De projectontwerper wordt geopend.
Selecteer het tabblad Instellingen.
Voer een naam in voor de verbindingsreeks. Raadpleeg deze naam bij het openen van de verbindingsreeks in de programmatische code.
Stel het Type in op (verbindingsreeks).
Laat het bereik ingesteld op Toepassing.
Voer uw verbindingsreeks in het veld Waarde in, of selecteer de knop met het beletselteken (...) in het veld Waarde om het dialoogvenster Verbindingseigenschappen te openen. Hiermee kunt u uw verbindingsreeks samenstellen.
Een verbindingsreeks opslaan in een gegevensset
Voer de volgende stappen uit om een verbindingsreeks op te slaan in een gegevensset met behulp van de wizard Gegevensbronconfiguratie:
Selecteer op de pagina Uw gegevensverbinding kiezen eerst een gegevensverbinding, en kies Volgende.
Selecteer op de pagina Verbindingsreeks opslaan in het toepassingsconfiguratiebestand de optie om de verbinding met het toepassingsconfiguratiebestand op te slaan.
Databaseverbindingsreeksen bewerken
U kunt een bestaande databaseverbindingsreeks bewerken in toepassingsinstellingen of in een gegevensset.
Een verbindingsreeks bewerken in toepassingsinstellingen
Een verbindingsreeks bewerken in toepassingsinstellingen:
Voer in Solution Explorer een van de volgende stappen uit, afhankelijk van uw projecttype:
- Vouw voor een C#-project het project uit en dubbelklik op het knooppunt Eigenschappen .

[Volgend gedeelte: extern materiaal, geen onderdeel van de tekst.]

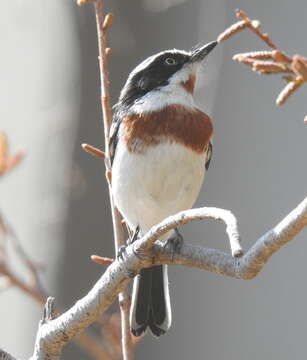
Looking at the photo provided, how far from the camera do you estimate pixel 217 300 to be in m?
6.92

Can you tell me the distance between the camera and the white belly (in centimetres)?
378

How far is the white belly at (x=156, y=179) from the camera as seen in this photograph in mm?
3781

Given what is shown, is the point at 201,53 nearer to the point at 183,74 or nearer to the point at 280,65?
the point at 183,74

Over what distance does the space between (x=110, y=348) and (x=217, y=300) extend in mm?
3691

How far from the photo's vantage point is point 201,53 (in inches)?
167

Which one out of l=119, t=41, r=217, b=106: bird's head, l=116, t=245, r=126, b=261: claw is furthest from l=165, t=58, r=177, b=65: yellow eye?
l=116, t=245, r=126, b=261: claw

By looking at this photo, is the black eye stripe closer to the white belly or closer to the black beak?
the black beak

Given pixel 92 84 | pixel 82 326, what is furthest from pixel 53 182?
pixel 82 326

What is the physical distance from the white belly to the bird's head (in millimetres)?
444

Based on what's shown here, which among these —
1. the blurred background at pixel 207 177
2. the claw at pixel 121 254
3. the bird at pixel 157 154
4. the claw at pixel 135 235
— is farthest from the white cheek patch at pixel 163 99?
the blurred background at pixel 207 177

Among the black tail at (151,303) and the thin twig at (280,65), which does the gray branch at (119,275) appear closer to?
the thin twig at (280,65)

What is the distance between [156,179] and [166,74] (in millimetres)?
734

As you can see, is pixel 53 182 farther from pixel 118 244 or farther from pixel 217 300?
pixel 118 244

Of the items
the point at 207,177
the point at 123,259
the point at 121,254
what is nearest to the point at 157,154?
the point at 121,254
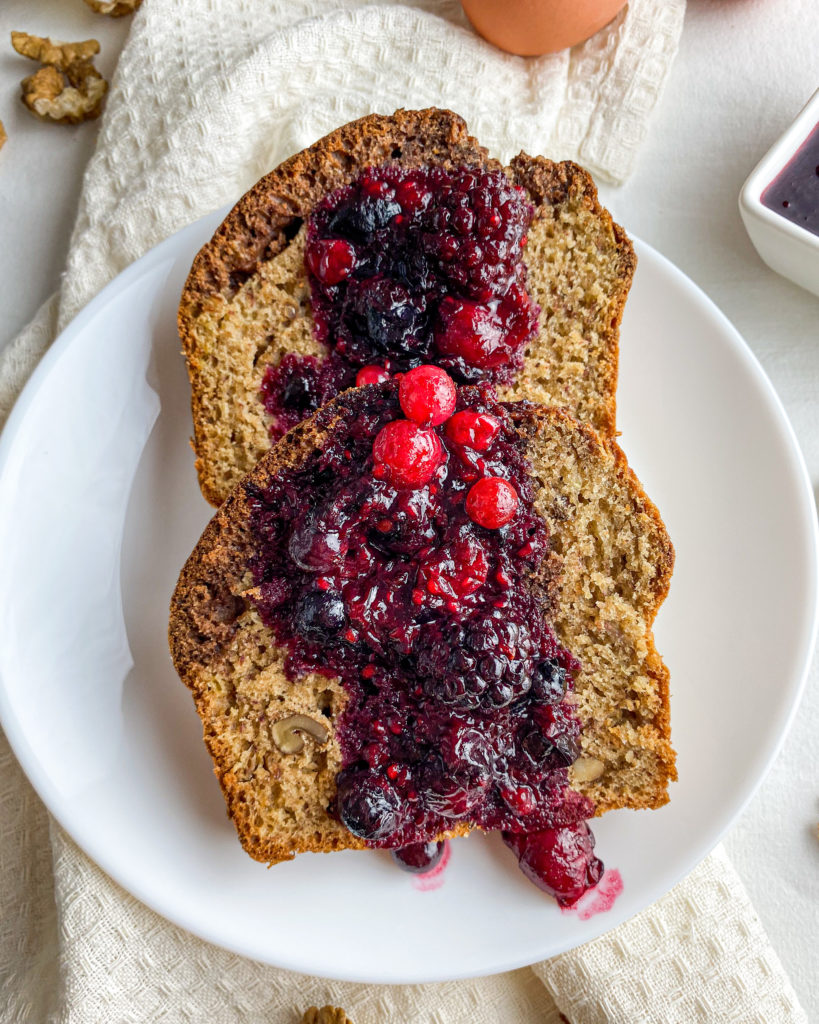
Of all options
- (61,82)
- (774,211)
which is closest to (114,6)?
(61,82)

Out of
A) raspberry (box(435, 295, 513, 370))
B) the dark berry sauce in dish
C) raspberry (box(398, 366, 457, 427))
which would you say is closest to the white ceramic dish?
the dark berry sauce in dish

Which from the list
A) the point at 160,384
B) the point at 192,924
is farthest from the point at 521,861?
the point at 160,384

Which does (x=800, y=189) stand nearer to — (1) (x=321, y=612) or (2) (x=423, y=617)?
(2) (x=423, y=617)

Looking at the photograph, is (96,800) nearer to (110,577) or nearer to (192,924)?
(192,924)

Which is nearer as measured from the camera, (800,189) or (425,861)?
(425,861)

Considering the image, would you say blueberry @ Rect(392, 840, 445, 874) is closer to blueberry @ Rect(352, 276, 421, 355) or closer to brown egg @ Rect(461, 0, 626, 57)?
blueberry @ Rect(352, 276, 421, 355)

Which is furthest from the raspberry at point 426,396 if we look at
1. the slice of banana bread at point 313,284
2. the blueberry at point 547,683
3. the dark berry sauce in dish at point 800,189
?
the dark berry sauce in dish at point 800,189

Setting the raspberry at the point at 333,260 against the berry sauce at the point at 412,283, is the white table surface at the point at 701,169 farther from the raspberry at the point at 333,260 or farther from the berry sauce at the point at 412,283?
the raspberry at the point at 333,260
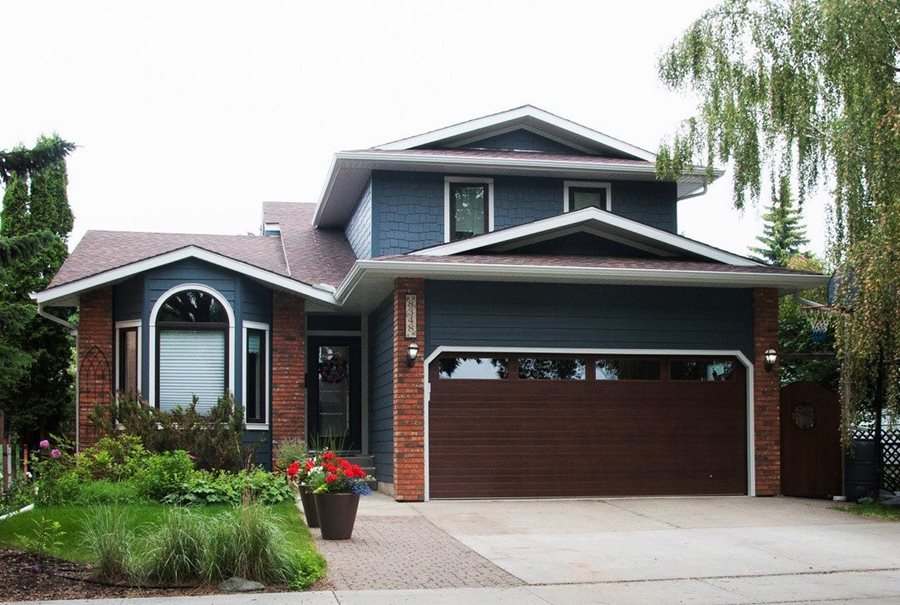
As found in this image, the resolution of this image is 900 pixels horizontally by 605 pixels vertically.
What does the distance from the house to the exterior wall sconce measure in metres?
0.11

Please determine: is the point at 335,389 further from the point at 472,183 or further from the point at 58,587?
the point at 58,587

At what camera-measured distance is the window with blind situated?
17.0 meters

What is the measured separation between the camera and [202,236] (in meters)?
21.5

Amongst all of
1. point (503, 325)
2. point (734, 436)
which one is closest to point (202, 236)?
point (503, 325)

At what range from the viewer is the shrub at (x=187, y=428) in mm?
15609

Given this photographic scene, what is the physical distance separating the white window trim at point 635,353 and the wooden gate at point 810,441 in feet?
1.80

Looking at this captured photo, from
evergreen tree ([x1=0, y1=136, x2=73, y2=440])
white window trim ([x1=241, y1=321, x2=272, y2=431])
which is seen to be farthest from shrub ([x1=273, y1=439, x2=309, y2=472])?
evergreen tree ([x1=0, y1=136, x2=73, y2=440])

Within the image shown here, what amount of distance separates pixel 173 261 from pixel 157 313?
0.90 metres

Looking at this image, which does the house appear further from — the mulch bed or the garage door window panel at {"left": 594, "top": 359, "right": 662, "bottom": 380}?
the mulch bed

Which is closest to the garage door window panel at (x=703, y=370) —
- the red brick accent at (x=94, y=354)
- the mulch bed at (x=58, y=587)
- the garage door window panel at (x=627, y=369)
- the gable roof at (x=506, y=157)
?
the garage door window panel at (x=627, y=369)

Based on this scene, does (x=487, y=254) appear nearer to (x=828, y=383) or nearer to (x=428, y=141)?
(x=428, y=141)

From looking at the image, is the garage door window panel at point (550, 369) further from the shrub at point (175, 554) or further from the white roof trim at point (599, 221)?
the shrub at point (175, 554)

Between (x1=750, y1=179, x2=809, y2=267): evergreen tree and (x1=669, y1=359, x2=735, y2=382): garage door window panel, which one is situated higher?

- Vouw voor een Visual Basic-project het project uit en dubbelklik op het knooppunt Mijn project .
De Project Designer opent.
Selecteer het tabblad Instellingen.
Zoek de verbinding die u wilt bewerken en selecteer de tekst in het veld Waarde .
Bewerk de verbindingsreeks in het veld Waarde of selecteer de knop met het beletselteken (...) in het veld Waarde om de verbinding te bewerken met het dialoogvenster Verbindingseigenschappen .
Een verbindingsreeks in een gegevensset bewerken
U kunt verbindingsgegevens voor een TableAdapter of query in een gegevensset wijzigen.
Voer de volgende stappen uit om een verbindingsreeks in een gegevensset te bewerken:
Dubbelklik in Solution Explorer op de gegevensset (.xsd-bestand ) met de verbinding die u wilt bewerken.
Kies de TableAdapter of zoekopdracht met de verbinding die u wilt bewerken.
Vouw in het venster Eigenschappen het verbindingsknooppunt uit.
Als u de verbindingsreeks wilt wijzigen, bewerkt u de eigenschap ConnectionString of selecteert u de pijl-omlaag op het verbindingsknooppunt en kiest u Nieuwe verbinding.